As regulatory pressure mounts and workforce shortages persist, Louisville, Ky.-based Baptist Health System is positioning pharmacy as a safeguard for medication access and a driver of system growth.
On an episode of the “Becker’s Pharmacy Leadership Podcast,” Nilesh Desai, chief pharmacy officer at Baptist Health, discussed how the eight-hospital system is navigating 340B uncertainty, Inflation Reduction Act changes and staffing constraints — while investing in technology and data infrastructure to prepare for the future.
Among the most pressing challenges he noted are evolving 340B requirements, shifting Medicaid dynamics and medication access — particularly as community pharmacies continue to close.
“Medication access continues to be one of the biggest challenges,” Mr. Desai said. “As a lot of these pharmacies are closing and are going to close depending on how the financial viability turns out, at the end of the day we still have to figure out a way to provide patients with access to medications.”
To address those gaps, Baptist is exploring alternative models to ensure patients can access medications after emergency department visits or hospital discharges.
“We’re looking at other options where we can deploy kiosks or some type of technology,” he said. “So when they come to the ED and they need some medications, we can have those medications be available for them.”
At the same time, Mr. Desai said staffing shortages remain a major constraint, making automation and technology essential.

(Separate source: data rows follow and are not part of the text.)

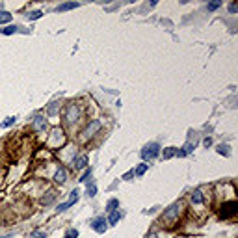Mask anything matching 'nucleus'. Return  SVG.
Here are the masks:
<instances>
[{
	"instance_id": "nucleus-9",
	"label": "nucleus",
	"mask_w": 238,
	"mask_h": 238,
	"mask_svg": "<svg viewBox=\"0 0 238 238\" xmlns=\"http://www.w3.org/2000/svg\"><path fill=\"white\" fill-rule=\"evenodd\" d=\"M74 8H78V2H65V4H60L58 8V11H67V9H74Z\"/></svg>"
},
{
	"instance_id": "nucleus-13",
	"label": "nucleus",
	"mask_w": 238,
	"mask_h": 238,
	"mask_svg": "<svg viewBox=\"0 0 238 238\" xmlns=\"http://www.w3.org/2000/svg\"><path fill=\"white\" fill-rule=\"evenodd\" d=\"M119 221V210H114V212H110V216H108V223H117Z\"/></svg>"
},
{
	"instance_id": "nucleus-1",
	"label": "nucleus",
	"mask_w": 238,
	"mask_h": 238,
	"mask_svg": "<svg viewBox=\"0 0 238 238\" xmlns=\"http://www.w3.org/2000/svg\"><path fill=\"white\" fill-rule=\"evenodd\" d=\"M180 210H183V205H180V203H175V205H171V207L164 212L162 220H164V221H177Z\"/></svg>"
},
{
	"instance_id": "nucleus-8",
	"label": "nucleus",
	"mask_w": 238,
	"mask_h": 238,
	"mask_svg": "<svg viewBox=\"0 0 238 238\" xmlns=\"http://www.w3.org/2000/svg\"><path fill=\"white\" fill-rule=\"evenodd\" d=\"M86 166H88V156L86 155L74 158V167H76V169H82V167H86Z\"/></svg>"
},
{
	"instance_id": "nucleus-2",
	"label": "nucleus",
	"mask_w": 238,
	"mask_h": 238,
	"mask_svg": "<svg viewBox=\"0 0 238 238\" xmlns=\"http://www.w3.org/2000/svg\"><path fill=\"white\" fill-rule=\"evenodd\" d=\"M158 153H160V145L153 142V143H147V145L143 147L142 156H143L145 160H153V158H156V156H158Z\"/></svg>"
},
{
	"instance_id": "nucleus-12",
	"label": "nucleus",
	"mask_w": 238,
	"mask_h": 238,
	"mask_svg": "<svg viewBox=\"0 0 238 238\" xmlns=\"http://www.w3.org/2000/svg\"><path fill=\"white\" fill-rule=\"evenodd\" d=\"M9 20H11V13L0 11V24H6V23H9Z\"/></svg>"
},
{
	"instance_id": "nucleus-11",
	"label": "nucleus",
	"mask_w": 238,
	"mask_h": 238,
	"mask_svg": "<svg viewBox=\"0 0 238 238\" xmlns=\"http://www.w3.org/2000/svg\"><path fill=\"white\" fill-rule=\"evenodd\" d=\"M192 203H193V205H201V203H203V193H201V190H195V192L192 193Z\"/></svg>"
},
{
	"instance_id": "nucleus-16",
	"label": "nucleus",
	"mask_w": 238,
	"mask_h": 238,
	"mask_svg": "<svg viewBox=\"0 0 238 238\" xmlns=\"http://www.w3.org/2000/svg\"><path fill=\"white\" fill-rule=\"evenodd\" d=\"M175 153H177V151H175V147H167V149L164 151V158L167 160V158H171L173 155H175Z\"/></svg>"
},
{
	"instance_id": "nucleus-25",
	"label": "nucleus",
	"mask_w": 238,
	"mask_h": 238,
	"mask_svg": "<svg viewBox=\"0 0 238 238\" xmlns=\"http://www.w3.org/2000/svg\"><path fill=\"white\" fill-rule=\"evenodd\" d=\"M89 177H91V167H89V169H86V173L82 175V179H80V180H82V183H86V180H88Z\"/></svg>"
},
{
	"instance_id": "nucleus-3",
	"label": "nucleus",
	"mask_w": 238,
	"mask_h": 238,
	"mask_svg": "<svg viewBox=\"0 0 238 238\" xmlns=\"http://www.w3.org/2000/svg\"><path fill=\"white\" fill-rule=\"evenodd\" d=\"M238 212V203L236 201H229V203H223L221 207V218L227 220V218H233V216Z\"/></svg>"
},
{
	"instance_id": "nucleus-15",
	"label": "nucleus",
	"mask_w": 238,
	"mask_h": 238,
	"mask_svg": "<svg viewBox=\"0 0 238 238\" xmlns=\"http://www.w3.org/2000/svg\"><path fill=\"white\" fill-rule=\"evenodd\" d=\"M71 205H74L73 201H67V203H61V205H58V208H56V210H58V212H64V210H67V208L71 207Z\"/></svg>"
},
{
	"instance_id": "nucleus-6",
	"label": "nucleus",
	"mask_w": 238,
	"mask_h": 238,
	"mask_svg": "<svg viewBox=\"0 0 238 238\" xmlns=\"http://www.w3.org/2000/svg\"><path fill=\"white\" fill-rule=\"evenodd\" d=\"M106 220L104 218H95L93 221H91V227L97 231V233H104V231H106Z\"/></svg>"
},
{
	"instance_id": "nucleus-19",
	"label": "nucleus",
	"mask_w": 238,
	"mask_h": 238,
	"mask_svg": "<svg viewBox=\"0 0 238 238\" xmlns=\"http://www.w3.org/2000/svg\"><path fill=\"white\" fill-rule=\"evenodd\" d=\"M218 153H220V155L229 156V145H218Z\"/></svg>"
},
{
	"instance_id": "nucleus-4",
	"label": "nucleus",
	"mask_w": 238,
	"mask_h": 238,
	"mask_svg": "<svg viewBox=\"0 0 238 238\" xmlns=\"http://www.w3.org/2000/svg\"><path fill=\"white\" fill-rule=\"evenodd\" d=\"M78 117H80V108L76 104H69L65 110V121L73 123V121H78Z\"/></svg>"
},
{
	"instance_id": "nucleus-18",
	"label": "nucleus",
	"mask_w": 238,
	"mask_h": 238,
	"mask_svg": "<svg viewBox=\"0 0 238 238\" xmlns=\"http://www.w3.org/2000/svg\"><path fill=\"white\" fill-rule=\"evenodd\" d=\"M15 32H17V28H15V26H6L4 30H2L4 36H11V34H15Z\"/></svg>"
},
{
	"instance_id": "nucleus-24",
	"label": "nucleus",
	"mask_w": 238,
	"mask_h": 238,
	"mask_svg": "<svg viewBox=\"0 0 238 238\" xmlns=\"http://www.w3.org/2000/svg\"><path fill=\"white\" fill-rule=\"evenodd\" d=\"M56 197V193L54 192H50V195L48 197H43V205H48V203H52V199Z\"/></svg>"
},
{
	"instance_id": "nucleus-21",
	"label": "nucleus",
	"mask_w": 238,
	"mask_h": 238,
	"mask_svg": "<svg viewBox=\"0 0 238 238\" xmlns=\"http://www.w3.org/2000/svg\"><path fill=\"white\" fill-rule=\"evenodd\" d=\"M30 238H47V234L43 233V231H34V233L30 234Z\"/></svg>"
},
{
	"instance_id": "nucleus-7",
	"label": "nucleus",
	"mask_w": 238,
	"mask_h": 238,
	"mask_svg": "<svg viewBox=\"0 0 238 238\" xmlns=\"http://www.w3.org/2000/svg\"><path fill=\"white\" fill-rule=\"evenodd\" d=\"M45 127H47V121H45L43 115H36V117H34V130L41 132V130H45Z\"/></svg>"
},
{
	"instance_id": "nucleus-23",
	"label": "nucleus",
	"mask_w": 238,
	"mask_h": 238,
	"mask_svg": "<svg viewBox=\"0 0 238 238\" xmlns=\"http://www.w3.org/2000/svg\"><path fill=\"white\" fill-rule=\"evenodd\" d=\"M220 6H221V2H212V4L207 6V9H208V11H214V9H218Z\"/></svg>"
},
{
	"instance_id": "nucleus-14",
	"label": "nucleus",
	"mask_w": 238,
	"mask_h": 238,
	"mask_svg": "<svg viewBox=\"0 0 238 238\" xmlns=\"http://www.w3.org/2000/svg\"><path fill=\"white\" fill-rule=\"evenodd\" d=\"M117 207H119V201H117V199H110V201H108V212L117 210Z\"/></svg>"
},
{
	"instance_id": "nucleus-28",
	"label": "nucleus",
	"mask_w": 238,
	"mask_h": 238,
	"mask_svg": "<svg viewBox=\"0 0 238 238\" xmlns=\"http://www.w3.org/2000/svg\"><path fill=\"white\" fill-rule=\"evenodd\" d=\"M13 123H15V117H8V119L2 123V127H9V125H13Z\"/></svg>"
},
{
	"instance_id": "nucleus-30",
	"label": "nucleus",
	"mask_w": 238,
	"mask_h": 238,
	"mask_svg": "<svg viewBox=\"0 0 238 238\" xmlns=\"http://www.w3.org/2000/svg\"><path fill=\"white\" fill-rule=\"evenodd\" d=\"M205 145H207V147H210V145H212V139H210V138H207V139H205Z\"/></svg>"
},
{
	"instance_id": "nucleus-17",
	"label": "nucleus",
	"mask_w": 238,
	"mask_h": 238,
	"mask_svg": "<svg viewBox=\"0 0 238 238\" xmlns=\"http://www.w3.org/2000/svg\"><path fill=\"white\" fill-rule=\"evenodd\" d=\"M147 167H149V164H142V166H138V169H136V175H138V177H142V175L147 171Z\"/></svg>"
},
{
	"instance_id": "nucleus-22",
	"label": "nucleus",
	"mask_w": 238,
	"mask_h": 238,
	"mask_svg": "<svg viewBox=\"0 0 238 238\" xmlns=\"http://www.w3.org/2000/svg\"><path fill=\"white\" fill-rule=\"evenodd\" d=\"M76 236H78V231H74V229H69L65 233V238H76Z\"/></svg>"
},
{
	"instance_id": "nucleus-10",
	"label": "nucleus",
	"mask_w": 238,
	"mask_h": 238,
	"mask_svg": "<svg viewBox=\"0 0 238 238\" xmlns=\"http://www.w3.org/2000/svg\"><path fill=\"white\" fill-rule=\"evenodd\" d=\"M65 179H67V171L65 169H58L54 175V180L56 183H65Z\"/></svg>"
},
{
	"instance_id": "nucleus-20",
	"label": "nucleus",
	"mask_w": 238,
	"mask_h": 238,
	"mask_svg": "<svg viewBox=\"0 0 238 238\" xmlns=\"http://www.w3.org/2000/svg\"><path fill=\"white\" fill-rule=\"evenodd\" d=\"M41 15H43L41 11H30V13H28V19H30V20H36V19H39Z\"/></svg>"
},
{
	"instance_id": "nucleus-31",
	"label": "nucleus",
	"mask_w": 238,
	"mask_h": 238,
	"mask_svg": "<svg viewBox=\"0 0 238 238\" xmlns=\"http://www.w3.org/2000/svg\"><path fill=\"white\" fill-rule=\"evenodd\" d=\"M149 238H156V234H155V233H151V234H149Z\"/></svg>"
},
{
	"instance_id": "nucleus-26",
	"label": "nucleus",
	"mask_w": 238,
	"mask_h": 238,
	"mask_svg": "<svg viewBox=\"0 0 238 238\" xmlns=\"http://www.w3.org/2000/svg\"><path fill=\"white\" fill-rule=\"evenodd\" d=\"M69 201H73V203L78 201V190H73V192H71V197H69Z\"/></svg>"
},
{
	"instance_id": "nucleus-5",
	"label": "nucleus",
	"mask_w": 238,
	"mask_h": 238,
	"mask_svg": "<svg viewBox=\"0 0 238 238\" xmlns=\"http://www.w3.org/2000/svg\"><path fill=\"white\" fill-rule=\"evenodd\" d=\"M99 128H101V121H97V119H95V121H91V123H89L86 128H84V132H82V134H84V138L88 139L89 136H93V134H95V132L99 130Z\"/></svg>"
},
{
	"instance_id": "nucleus-29",
	"label": "nucleus",
	"mask_w": 238,
	"mask_h": 238,
	"mask_svg": "<svg viewBox=\"0 0 238 238\" xmlns=\"http://www.w3.org/2000/svg\"><path fill=\"white\" fill-rule=\"evenodd\" d=\"M229 11H231V13H236V11H238V6H236V4H231V6H229Z\"/></svg>"
},
{
	"instance_id": "nucleus-27",
	"label": "nucleus",
	"mask_w": 238,
	"mask_h": 238,
	"mask_svg": "<svg viewBox=\"0 0 238 238\" xmlns=\"http://www.w3.org/2000/svg\"><path fill=\"white\" fill-rule=\"evenodd\" d=\"M97 193V186L95 184H89L88 186V195H95Z\"/></svg>"
}]
</instances>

“One thing we don’t want to do is keep adding FTEs,” he said. “We’ve been dealing with pharmacy technician shortages for the last 15 years, and that hasn’t improved significantly. We’re also dangerously entering pharmacist shortages.”

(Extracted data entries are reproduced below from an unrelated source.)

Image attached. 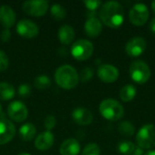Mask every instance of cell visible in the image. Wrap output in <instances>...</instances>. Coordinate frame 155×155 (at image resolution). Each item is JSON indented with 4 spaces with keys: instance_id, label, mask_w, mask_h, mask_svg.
Listing matches in <instances>:
<instances>
[{
    "instance_id": "d6a6232c",
    "label": "cell",
    "mask_w": 155,
    "mask_h": 155,
    "mask_svg": "<svg viewBox=\"0 0 155 155\" xmlns=\"http://www.w3.org/2000/svg\"><path fill=\"white\" fill-rule=\"evenodd\" d=\"M10 37H11V33H10V30L9 29H4L2 32H1V35H0V38L3 42H8L10 40Z\"/></svg>"
},
{
    "instance_id": "30bf717a",
    "label": "cell",
    "mask_w": 155,
    "mask_h": 155,
    "mask_svg": "<svg viewBox=\"0 0 155 155\" xmlns=\"http://www.w3.org/2000/svg\"><path fill=\"white\" fill-rule=\"evenodd\" d=\"M147 42L144 38L137 36L132 38L125 45V52L132 57H138L145 51Z\"/></svg>"
},
{
    "instance_id": "4dcf8cb0",
    "label": "cell",
    "mask_w": 155,
    "mask_h": 155,
    "mask_svg": "<svg viewBox=\"0 0 155 155\" xmlns=\"http://www.w3.org/2000/svg\"><path fill=\"white\" fill-rule=\"evenodd\" d=\"M18 94L21 97H28L31 94V87L29 84H23L19 85L18 88Z\"/></svg>"
},
{
    "instance_id": "5b68a950",
    "label": "cell",
    "mask_w": 155,
    "mask_h": 155,
    "mask_svg": "<svg viewBox=\"0 0 155 155\" xmlns=\"http://www.w3.org/2000/svg\"><path fill=\"white\" fill-rule=\"evenodd\" d=\"M130 75L135 83L144 84L151 77V69L145 62L136 60L130 65Z\"/></svg>"
},
{
    "instance_id": "277c9868",
    "label": "cell",
    "mask_w": 155,
    "mask_h": 155,
    "mask_svg": "<svg viewBox=\"0 0 155 155\" xmlns=\"http://www.w3.org/2000/svg\"><path fill=\"white\" fill-rule=\"evenodd\" d=\"M137 145L143 149H152L155 147V125L145 124L138 132L136 135Z\"/></svg>"
},
{
    "instance_id": "1f68e13d",
    "label": "cell",
    "mask_w": 155,
    "mask_h": 155,
    "mask_svg": "<svg viewBox=\"0 0 155 155\" xmlns=\"http://www.w3.org/2000/svg\"><path fill=\"white\" fill-rule=\"evenodd\" d=\"M9 64L8 57L3 51L0 50V71H5L7 69Z\"/></svg>"
},
{
    "instance_id": "8d00e7d4",
    "label": "cell",
    "mask_w": 155,
    "mask_h": 155,
    "mask_svg": "<svg viewBox=\"0 0 155 155\" xmlns=\"http://www.w3.org/2000/svg\"><path fill=\"white\" fill-rule=\"evenodd\" d=\"M152 8H153V12L155 13V1H153V2L152 3Z\"/></svg>"
},
{
    "instance_id": "4fadbf2b",
    "label": "cell",
    "mask_w": 155,
    "mask_h": 155,
    "mask_svg": "<svg viewBox=\"0 0 155 155\" xmlns=\"http://www.w3.org/2000/svg\"><path fill=\"white\" fill-rule=\"evenodd\" d=\"M97 74L100 80L104 83H114L119 77L118 69L112 64H101L98 67Z\"/></svg>"
},
{
    "instance_id": "d4e9b609",
    "label": "cell",
    "mask_w": 155,
    "mask_h": 155,
    "mask_svg": "<svg viewBox=\"0 0 155 155\" xmlns=\"http://www.w3.org/2000/svg\"><path fill=\"white\" fill-rule=\"evenodd\" d=\"M51 84L52 83H51L50 78L46 75H39V76L35 77V79L34 81L35 87H36L38 89H46V88L50 87Z\"/></svg>"
},
{
    "instance_id": "603a6c76",
    "label": "cell",
    "mask_w": 155,
    "mask_h": 155,
    "mask_svg": "<svg viewBox=\"0 0 155 155\" xmlns=\"http://www.w3.org/2000/svg\"><path fill=\"white\" fill-rule=\"evenodd\" d=\"M136 146L134 143L130 141H123L118 143L117 149L120 153L124 155H134Z\"/></svg>"
},
{
    "instance_id": "8fae6325",
    "label": "cell",
    "mask_w": 155,
    "mask_h": 155,
    "mask_svg": "<svg viewBox=\"0 0 155 155\" xmlns=\"http://www.w3.org/2000/svg\"><path fill=\"white\" fill-rule=\"evenodd\" d=\"M16 31L19 35L25 38H34L38 35V26L28 19L20 20L16 25Z\"/></svg>"
},
{
    "instance_id": "484cf974",
    "label": "cell",
    "mask_w": 155,
    "mask_h": 155,
    "mask_svg": "<svg viewBox=\"0 0 155 155\" xmlns=\"http://www.w3.org/2000/svg\"><path fill=\"white\" fill-rule=\"evenodd\" d=\"M51 14L56 20H62L65 17V9L59 4H54L51 6Z\"/></svg>"
},
{
    "instance_id": "7c38bea8",
    "label": "cell",
    "mask_w": 155,
    "mask_h": 155,
    "mask_svg": "<svg viewBox=\"0 0 155 155\" xmlns=\"http://www.w3.org/2000/svg\"><path fill=\"white\" fill-rule=\"evenodd\" d=\"M15 134L14 124L5 117L0 118V145L9 143Z\"/></svg>"
},
{
    "instance_id": "d6986e66",
    "label": "cell",
    "mask_w": 155,
    "mask_h": 155,
    "mask_svg": "<svg viewBox=\"0 0 155 155\" xmlns=\"http://www.w3.org/2000/svg\"><path fill=\"white\" fill-rule=\"evenodd\" d=\"M74 36H75V33L72 26H70L68 25H64L59 28L58 38L62 44H64V45L71 44L74 41Z\"/></svg>"
},
{
    "instance_id": "4316f807",
    "label": "cell",
    "mask_w": 155,
    "mask_h": 155,
    "mask_svg": "<svg viewBox=\"0 0 155 155\" xmlns=\"http://www.w3.org/2000/svg\"><path fill=\"white\" fill-rule=\"evenodd\" d=\"M82 155H100V147L94 143H88L84 147Z\"/></svg>"
},
{
    "instance_id": "cb8c5ba5",
    "label": "cell",
    "mask_w": 155,
    "mask_h": 155,
    "mask_svg": "<svg viewBox=\"0 0 155 155\" xmlns=\"http://www.w3.org/2000/svg\"><path fill=\"white\" fill-rule=\"evenodd\" d=\"M118 130H119V133L124 135V136H127V137H130V136H133L135 133V127L134 125L129 122V121H124L122 122L119 126H118Z\"/></svg>"
},
{
    "instance_id": "7a4b0ae2",
    "label": "cell",
    "mask_w": 155,
    "mask_h": 155,
    "mask_svg": "<svg viewBox=\"0 0 155 155\" xmlns=\"http://www.w3.org/2000/svg\"><path fill=\"white\" fill-rule=\"evenodd\" d=\"M54 80L61 88L70 90L78 84L79 74L75 68L69 64H64L56 69L54 73Z\"/></svg>"
},
{
    "instance_id": "83f0119b",
    "label": "cell",
    "mask_w": 155,
    "mask_h": 155,
    "mask_svg": "<svg viewBox=\"0 0 155 155\" xmlns=\"http://www.w3.org/2000/svg\"><path fill=\"white\" fill-rule=\"evenodd\" d=\"M94 75V70L90 67H85L84 68L79 75V80L82 82H88Z\"/></svg>"
},
{
    "instance_id": "7402d4cb",
    "label": "cell",
    "mask_w": 155,
    "mask_h": 155,
    "mask_svg": "<svg viewBox=\"0 0 155 155\" xmlns=\"http://www.w3.org/2000/svg\"><path fill=\"white\" fill-rule=\"evenodd\" d=\"M15 96V88L8 83H0V100L8 101Z\"/></svg>"
},
{
    "instance_id": "6da1fadb",
    "label": "cell",
    "mask_w": 155,
    "mask_h": 155,
    "mask_svg": "<svg viewBox=\"0 0 155 155\" xmlns=\"http://www.w3.org/2000/svg\"><path fill=\"white\" fill-rule=\"evenodd\" d=\"M102 22L111 28L120 27L124 21V11L122 5L116 1L104 3L100 10Z\"/></svg>"
},
{
    "instance_id": "52a82bcc",
    "label": "cell",
    "mask_w": 155,
    "mask_h": 155,
    "mask_svg": "<svg viewBox=\"0 0 155 155\" xmlns=\"http://www.w3.org/2000/svg\"><path fill=\"white\" fill-rule=\"evenodd\" d=\"M149 15L150 13L148 7L142 3L135 4L129 12L130 21L132 22V24L138 26L146 24V22L149 19Z\"/></svg>"
},
{
    "instance_id": "9a60e30c",
    "label": "cell",
    "mask_w": 155,
    "mask_h": 155,
    "mask_svg": "<svg viewBox=\"0 0 155 155\" xmlns=\"http://www.w3.org/2000/svg\"><path fill=\"white\" fill-rule=\"evenodd\" d=\"M54 142V134L49 131H45L37 135L35 140V146L40 151H46L53 146Z\"/></svg>"
},
{
    "instance_id": "ba28073f",
    "label": "cell",
    "mask_w": 155,
    "mask_h": 155,
    "mask_svg": "<svg viewBox=\"0 0 155 155\" xmlns=\"http://www.w3.org/2000/svg\"><path fill=\"white\" fill-rule=\"evenodd\" d=\"M49 7V4L45 0H30L23 3L22 8L25 13L32 16H42L45 15Z\"/></svg>"
},
{
    "instance_id": "74e56055",
    "label": "cell",
    "mask_w": 155,
    "mask_h": 155,
    "mask_svg": "<svg viewBox=\"0 0 155 155\" xmlns=\"http://www.w3.org/2000/svg\"><path fill=\"white\" fill-rule=\"evenodd\" d=\"M18 155H30L29 153H19Z\"/></svg>"
},
{
    "instance_id": "3957f363",
    "label": "cell",
    "mask_w": 155,
    "mask_h": 155,
    "mask_svg": "<svg viewBox=\"0 0 155 155\" xmlns=\"http://www.w3.org/2000/svg\"><path fill=\"white\" fill-rule=\"evenodd\" d=\"M99 111L102 116L109 121H118L124 114V109L123 105L114 99H105L99 106Z\"/></svg>"
},
{
    "instance_id": "e0dca14e",
    "label": "cell",
    "mask_w": 155,
    "mask_h": 155,
    "mask_svg": "<svg viewBox=\"0 0 155 155\" xmlns=\"http://www.w3.org/2000/svg\"><path fill=\"white\" fill-rule=\"evenodd\" d=\"M103 29V25L101 21L95 16L89 17L84 24V31L86 35L90 37L98 36Z\"/></svg>"
},
{
    "instance_id": "ffe728a7",
    "label": "cell",
    "mask_w": 155,
    "mask_h": 155,
    "mask_svg": "<svg viewBox=\"0 0 155 155\" xmlns=\"http://www.w3.org/2000/svg\"><path fill=\"white\" fill-rule=\"evenodd\" d=\"M36 134V129L35 125L31 123H26L23 124L19 129V135L23 141L29 142L35 138Z\"/></svg>"
},
{
    "instance_id": "8992f818",
    "label": "cell",
    "mask_w": 155,
    "mask_h": 155,
    "mask_svg": "<svg viewBox=\"0 0 155 155\" xmlns=\"http://www.w3.org/2000/svg\"><path fill=\"white\" fill-rule=\"evenodd\" d=\"M94 53V45L93 44L85 39H80L74 42L71 47L72 55L79 61L87 60L92 56Z\"/></svg>"
},
{
    "instance_id": "ac0fdd59",
    "label": "cell",
    "mask_w": 155,
    "mask_h": 155,
    "mask_svg": "<svg viewBox=\"0 0 155 155\" xmlns=\"http://www.w3.org/2000/svg\"><path fill=\"white\" fill-rule=\"evenodd\" d=\"M80 153V144L77 140L70 138L63 142L60 146L61 155H77Z\"/></svg>"
},
{
    "instance_id": "9c48e42d",
    "label": "cell",
    "mask_w": 155,
    "mask_h": 155,
    "mask_svg": "<svg viewBox=\"0 0 155 155\" xmlns=\"http://www.w3.org/2000/svg\"><path fill=\"white\" fill-rule=\"evenodd\" d=\"M7 114L11 120L16 123H22L27 118L28 111L22 102L15 101L9 104L7 107Z\"/></svg>"
},
{
    "instance_id": "f546056e",
    "label": "cell",
    "mask_w": 155,
    "mask_h": 155,
    "mask_svg": "<svg viewBox=\"0 0 155 155\" xmlns=\"http://www.w3.org/2000/svg\"><path fill=\"white\" fill-rule=\"evenodd\" d=\"M84 4L88 10H90L91 12H94L102 5V2L98 0H86L84 1Z\"/></svg>"
},
{
    "instance_id": "f1b7e54d",
    "label": "cell",
    "mask_w": 155,
    "mask_h": 155,
    "mask_svg": "<svg viewBox=\"0 0 155 155\" xmlns=\"http://www.w3.org/2000/svg\"><path fill=\"white\" fill-rule=\"evenodd\" d=\"M44 124H45V127L47 131H51L52 129H54V127L55 126L56 124V120L54 118V115H47L45 118V121H44Z\"/></svg>"
},
{
    "instance_id": "836d02e7",
    "label": "cell",
    "mask_w": 155,
    "mask_h": 155,
    "mask_svg": "<svg viewBox=\"0 0 155 155\" xmlns=\"http://www.w3.org/2000/svg\"><path fill=\"white\" fill-rule=\"evenodd\" d=\"M149 27H150V30H151L153 34H155V17L151 20L150 25H149Z\"/></svg>"
},
{
    "instance_id": "5bb4252c",
    "label": "cell",
    "mask_w": 155,
    "mask_h": 155,
    "mask_svg": "<svg viewBox=\"0 0 155 155\" xmlns=\"http://www.w3.org/2000/svg\"><path fill=\"white\" fill-rule=\"evenodd\" d=\"M72 118L79 125H89L93 122V114L84 107H77L72 113Z\"/></svg>"
},
{
    "instance_id": "d590c367",
    "label": "cell",
    "mask_w": 155,
    "mask_h": 155,
    "mask_svg": "<svg viewBox=\"0 0 155 155\" xmlns=\"http://www.w3.org/2000/svg\"><path fill=\"white\" fill-rule=\"evenodd\" d=\"M143 155H155V151H149Z\"/></svg>"
},
{
    "instance_id": "2e32d148",
    "label": "cell",
    "mask_w": 155,
    "mask_h": 155,
    "mask_svg": "<svg viewBox=\"0 0 155 155\" xmlns=\"http://www.w3.org/2000/svg\"><path fill=\"white\" fill-rule=\"evenodd\" d=\"M0 22L6 29H9L15 25V13L9 5H4L0 6Z\"/></svg>"
},
{
    "instance_id": "e575fe53",
    "label": "cell",
    "mask_w": 155,
    "mask_h": 155,
    "mask_svg": "<svg viewBox=\"0 0 155 155\" xmlns=\"http://www.w3.org/2000/svg\"><path fill=\"white\" fill-rule=\"evenodd\" d=\"M134 155H143V150L142 148H140L138 145L136 146V149L134 151Z\"/></svg>"
},
{
    "instance_id": "44dd1931",
    "label": "cell",
    "mask_w": 155,
    "mask_h": 155,
    "mask_svg": "<svg viewBox=\"0 0 155 155\" xmlns=\"http://www.w3.org/2000/svg\"><path fill=\"white\" fill-rule=\"evenodd\" d=\"M136 95V88L133 84H126L122 87L119 96L123 102H131Z\"/></svg>"
},
{
    "instance_id": "f35d334b",
    "label": "cell",
    "mask_w": 155,
    "mask_h": 155,
    "mask_svg": "<svg viewBox=\"0 0 155 155\" xmlns=\"http://www.w3.org/2000/svg\"><path fill=\"white\" fill-rule=\"evenodd\" d=\"M2 114V105H1V104H0V114Z\"/></svg>"
}]
</instances>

Instead, Baptist is focused on using technology to meet growing compliance and reporting demands without expanding headcount.
“The goal is [to] leverage technology to continue to do what we need to do,” Mr. Desai said. “These requirements that are out there now — we’re exploring the right partnerships so that we can do things the right way.”
With multiple initiatives competing for attention, Mr. Desai said pharmacy leadership is constantly reassessing priorities.
“Anything that is patient safety or regulatory, those always are up there,” he said. “But even financial projects that affect the bottom line — anything that we can be efficient, anything that we can grow our services, these three always rise to the top.”
Looking to 2026, Baptist’s pharmacy team is preparing for deeper interoperability, expanded analytics and growing AI integration.
“We’re normalizing a lot of our data, building a lot of dashboards out and getting prepared for the AI,” Mr. Desai said. “I call it the AI invasion, but it’s more how do we leverage AI so that we can continually become more efficient.”
That preparation includes formal AI governance. Baptist has established systemwide AI committees, with pharmacy playing a central role in evaluating new tools.
“Anytime we want to bring an application that provides some type of AI functionality, we really go through the process of vetting it out,” Mr. Desai said. “What is the ROI? What are we trying to achieve by bringing this AI application in?”
He said measuring outcomes — whether tied to quality, employee satisfaction or financial performance — is critical before scaling AI use.
Beyond technology, Mr. Desai emphasized pharmacy’s expanding influence across specialty care, outpatient services and value-based models. Specialty pharmacy, antimicrobial stewardship and home infusion represent some of the fastest-growing areas of impact, he added.
“If you compare 10, 15 years ago to what it is today, it’s literally apples and oranges,” he said. “Pharmacy now is at the forefront.”